Friday, February 5, 2021

Review: Wild Rain

Wild Rain Wild Rain by Beverly Jenkins
My rating: 2 of 5 stars

I received this book for free in exchange for an honest review. This does not affect my opinion of the book or the content of my review.

Spring Lee was seemingly as untamed as the Wyoming mountains, and frankly, just as impressive.

Second in the Women Who Dare series, Wild Rain, returns to the town of Paradise in the Wyoming Territory. Frequent readers of Ms. Jenkins will recognize a lot of characters and relations of former stars from previous books but I would only suggest Tempest, book three in the Old West series, as a possible book that you might want to read before this. The starring heroine here is Spring Lee, the sister of Dr. Colton Lee from Tempest but our hero Garrett McCray is a new character from out east, coming to interview Colton for his father's sundown newspaper. Spring comes upon Garrett after he is thrown from his horse and with an early spring blizzard, normally surly Spring lets Garrett stay at her cabin until his knee heals.

He’d left her feeling treasured, desired, something she’d never experienced before. It awakened a long-buried part of herself to the possibility of what could be, and that scared her.

Spring was the star of the show for me, she's fiercely and competently independent, strong willed, has some bite, and a little bit of vulnerability. When she was eighteen her grandfather threw her out of the house when she wouldn't marry the man he'd chosen for her. She ends up working on a ranch where the owner makes her trade sexual favors for the job and even “shares” her with his son. There's no flashbacks to this but the few times Spring thinks back to it, clearly shows how traumatic it was for her but how she survived and fought for the independent life she has now. Spring is one of those heroines who is deeply clear, what you see is what you get but there's an ocean to her thoughts and feelings.

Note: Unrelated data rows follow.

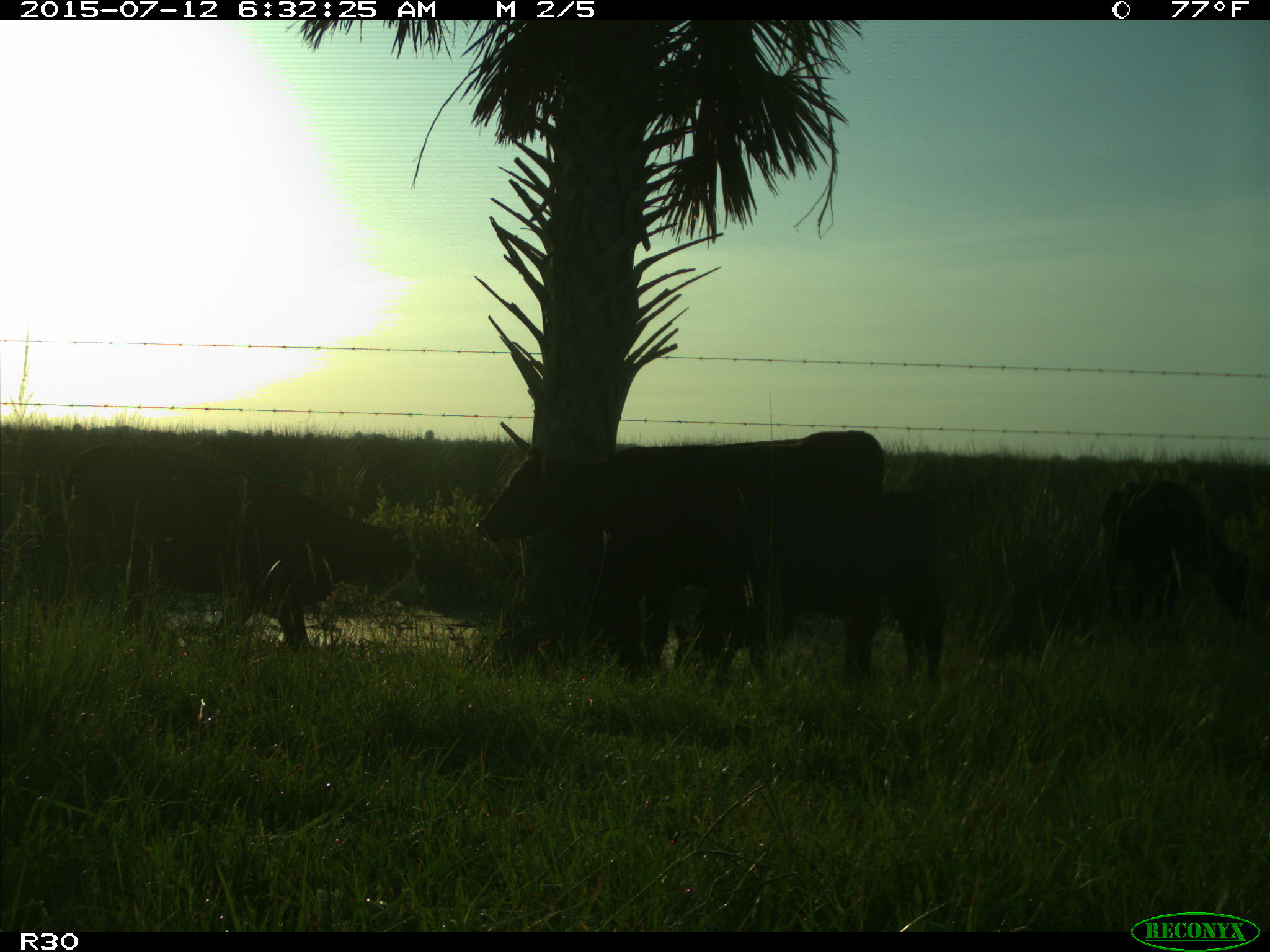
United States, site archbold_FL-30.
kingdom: Animalia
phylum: Chordata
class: Mammalia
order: Artiodactyla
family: Bovidae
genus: Bos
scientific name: Bos taurus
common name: domestic cow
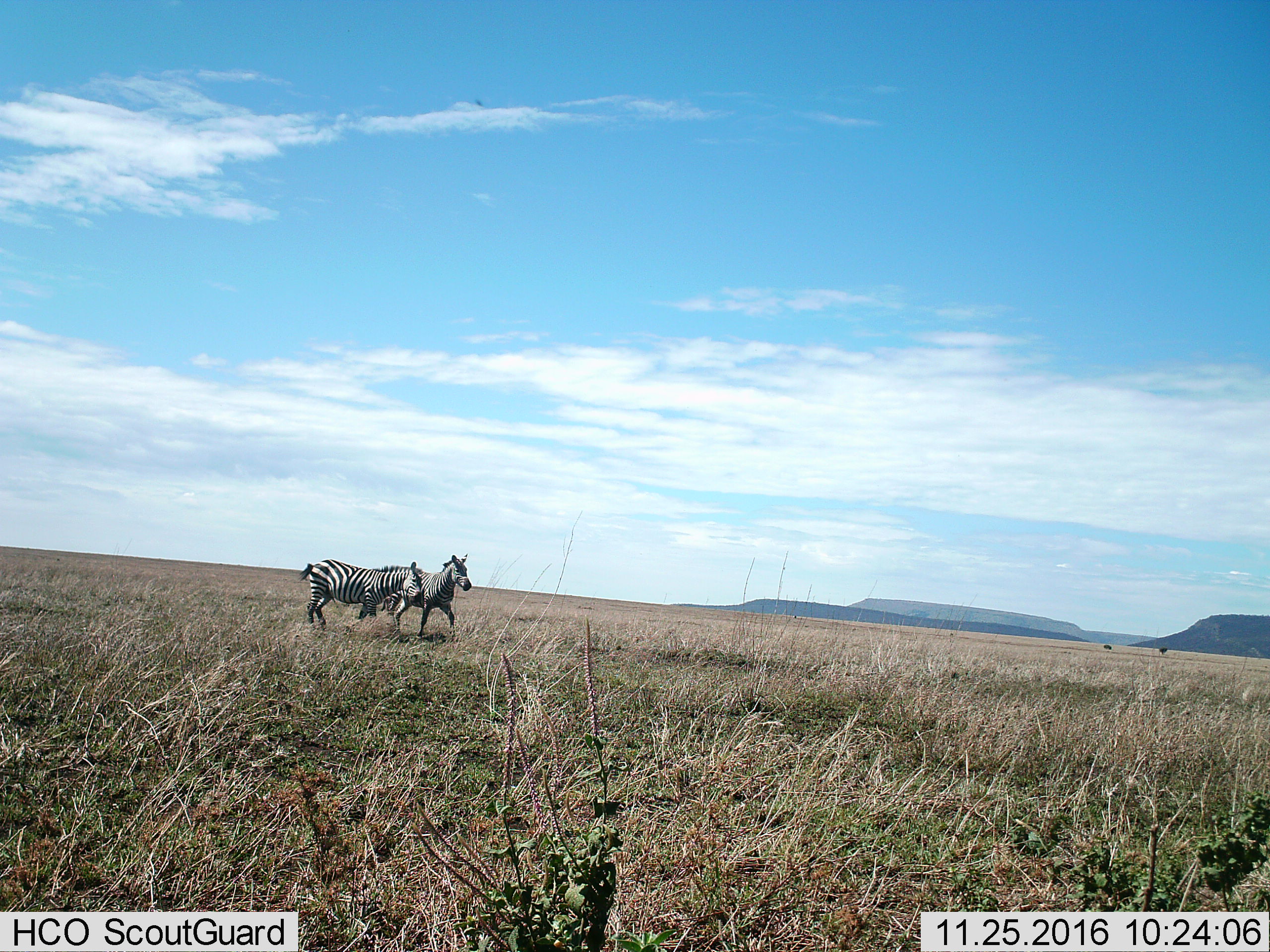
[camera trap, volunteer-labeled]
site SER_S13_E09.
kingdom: Animalia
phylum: Chordata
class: Mammalia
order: Perissodactyla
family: Equidae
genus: Equus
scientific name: Equus quagga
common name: plains zebra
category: zebraplains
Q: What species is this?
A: Zebraplains (plains zebra) (Equus quagga).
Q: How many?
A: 2.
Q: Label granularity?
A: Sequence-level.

Being enslaved, who he wanted to be had been beyond his grasp. Now free, his life, ambitions, and dreams were his own. He’d not turn the reins over to anyone else.

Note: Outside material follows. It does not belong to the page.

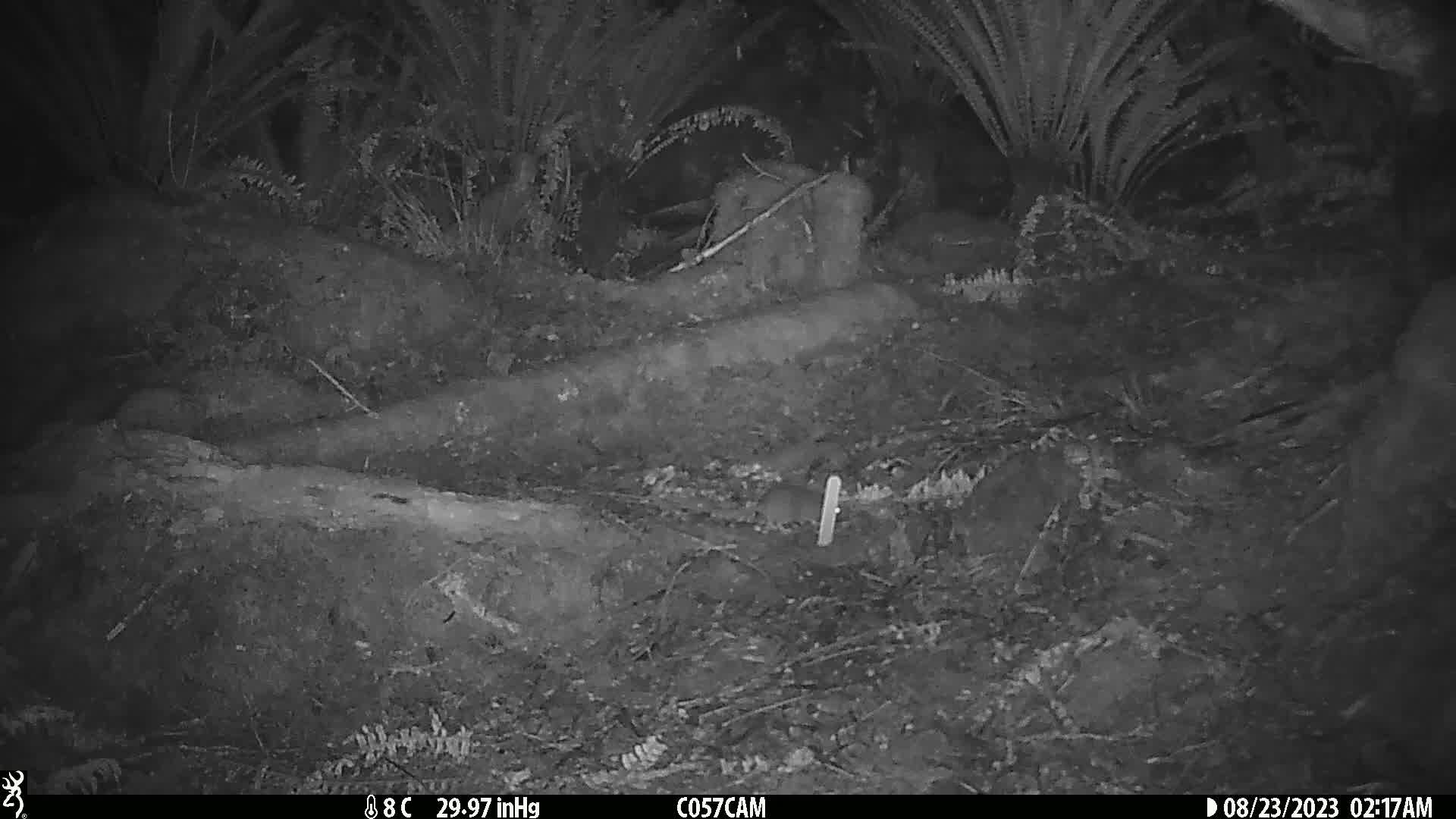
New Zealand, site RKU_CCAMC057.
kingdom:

Spring was such a strong character that Garrett paled in comparison. A little farther into the book, we learn that he ran away from enslavement when he was fourteen and joined the Union Navy, read law because that was what his father wanted but ultimately became a carpenter for his own self-fulfillment. The author calls him a “cinnamon roll” hero and while he sweetly loved Spring and introduces her to foreplay and desire, he was too blankly just there for a lot of the story. There was some instant love going on too, he's ready to move out west to be with Spring already at around the 40% mark.

She’d chosen him for now, so he contented himself with holding her close and listening to the rain.

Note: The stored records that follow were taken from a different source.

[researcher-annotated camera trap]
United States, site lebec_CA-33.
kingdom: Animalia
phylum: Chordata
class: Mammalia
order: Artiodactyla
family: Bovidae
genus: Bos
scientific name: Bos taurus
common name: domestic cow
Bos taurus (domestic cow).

As always, Ms. Jenkins shines with her family dynamics and the second half provides that with Garrett having a heart-to-heart with his father about how he wants to live his life his way (it's a pretty emotional conversation as Garrett's father explains why he tries to control and hold so tightly to his two children) and Spring having to deal with unresolved issues with her grandfather. There's some drama with the son of the man Spring worked for, which I thought added good angst, but he brought along another character that wanted to build a saw mill and that whole storyline and its characters never felt settled in right and broke up some cohesive story structure for me. Along with emotional family dynamics, you'll always get interesting historical portions that help create a feel for the setting and characters. There's mention of sundown newspapers, the Sandy Creek Massacre, a Civil War ship battle, and the beginning of Jim Crow.

Being around Garrett McCray had altered her thinking about life and her place in it in ways that were new and challenging: from how she defined respect, to what she deserved from a man in bed. In his calm, quiet way he’d changed her, not necessarily into a better person but a different one.

With Spring and Garrett's love feeling too instant for me, I never fully felt the emotion in their bedroom scenes and those were what was left to carry the heft of their relationship in the second half. There's some ending angst with Spring not wanting children that gets resolved fairly quickly but still in a way that left me feeling their relationship was more of a happily for now instead of a happy sigh ever after. Ms. Jenkins does the old west vibe wonderfully, this couple just didn't strike any heavy emotionally chords for me.